* Consigne 1:
Répondez aux questions suivantes à partir du texte sur Arcelor.
(a) À quelle date le texte a-t-il été mis en ligne ?
(b) Dans quels pays est-il possible de construire de nouvelles unités à bas coût ?
(c) Que représente la crise européenne pour la finance et les patrons ?
* Consigne 2: Modifiez le passage du texte sur Arcelor compris entre « mis en ligne » et « environnementales moins fortes. » inclus, en remplaçant « Europe de l’Ouest » par « Europe occidentale ».

##### Texte extrait #####

Arcelor sous le talon de fer

mis en ligne le 1 mars 2012
Les trusts, multinationales et gros industriels semblent être passés à la vitesse supérieure en ce qui concerne la fermeture de sites, en Europe de l’Ouest. Le paysage industriel, ici, est vieux et moins rentable que de nouvelles unités qu’il est possible de construire, à bas coût, dans les pays émergents ou faisant partie de l’ex-bloc soviétique, avec du personnel sous-payé et des contraintes sociales et environnementales moins fortes.
Parce que ça y va, en ce moment : pas une semaine sans qu’on nous annonce qu’une boîte va fermer. Il ne s’agit pas de faillite des multinationales, celles-ci annonçant toujours des bénéfices plus ou moins colossaux, mais bien de délocalisation, comme on dit maintenant. Il ne s’agit pas, non plus, d’un problème dû à une chute de la demande, mais bel et bien d’une conduite des entreprises basée sur la recherche de marges plus élevées.
Pour ceux et celles qui pensaient que ces décisions industrielles seraient reportées après les élections, c’est raté : la finance et les patrons n’attendent pas, et la crise européenne représente une opportunité pour accélérer le mouvement.

##### Données fournies #####

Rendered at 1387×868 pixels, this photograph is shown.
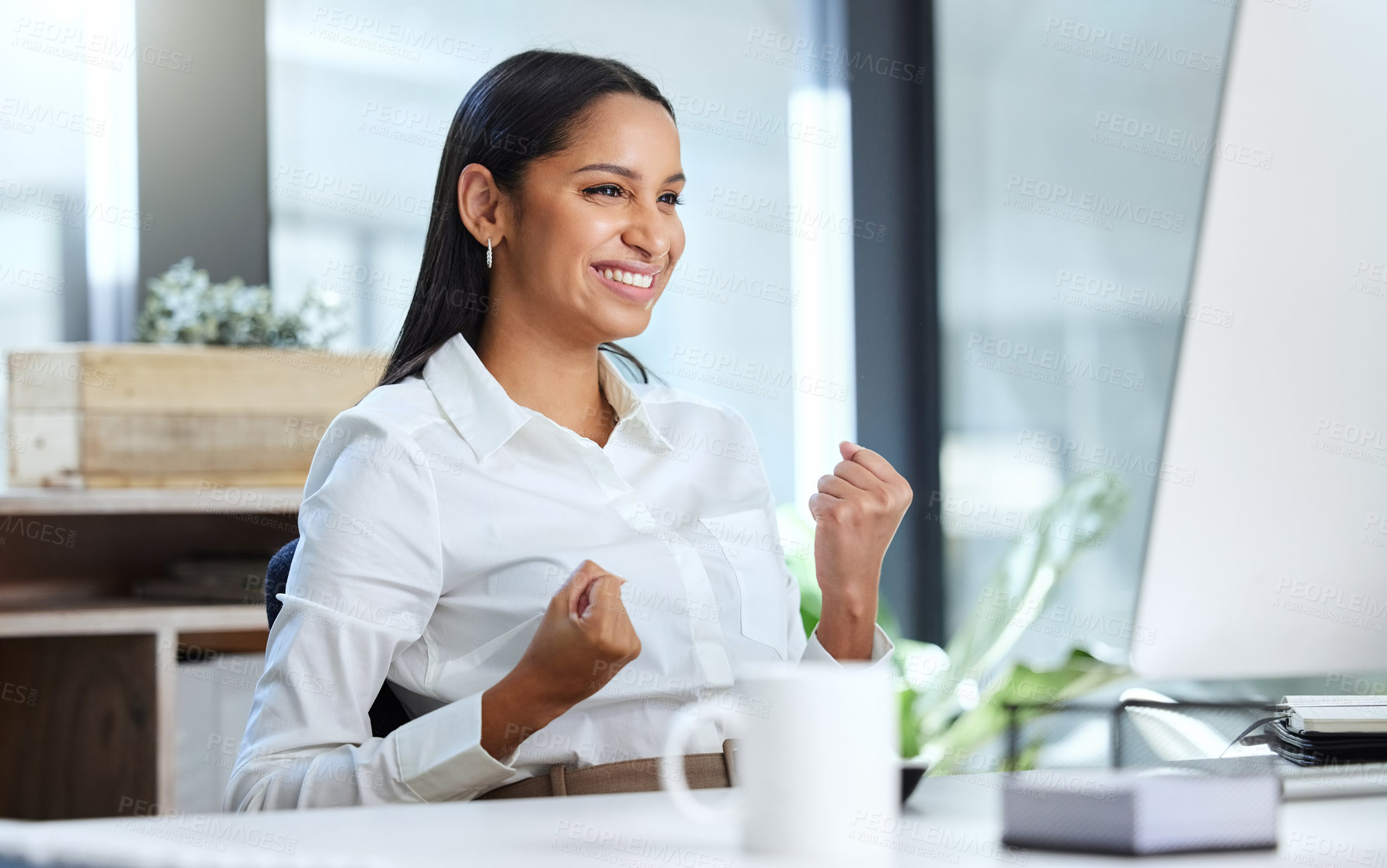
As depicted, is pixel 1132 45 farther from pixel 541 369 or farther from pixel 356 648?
pixel 356 648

#####

* Réponse complète 1:
(a) Le 1 mars 2012.
(b) Dans les pays émergents ou faisant partie de l’ex-bloc soviétique.
(c) Une opportunité pour accélérer le mouvement.

* Réponse complète 2:
mis en ligne le 1 mars 2012
Les trusts, multinationales et gros industriels semblent être passés à la vitesse supérieure en ce qui concerne la fermeture de sites, en Europe occidentale. Le paysage industriel, ici, est vieux et moins rentable que de nouvelles unités qu’il est possible de construire, à bas coût, dans les pays émergents ou faisant partie de l’ex-bloc soviétique, avec du personnel sous-payé et des contraintes sociales et environnementales moins fortes.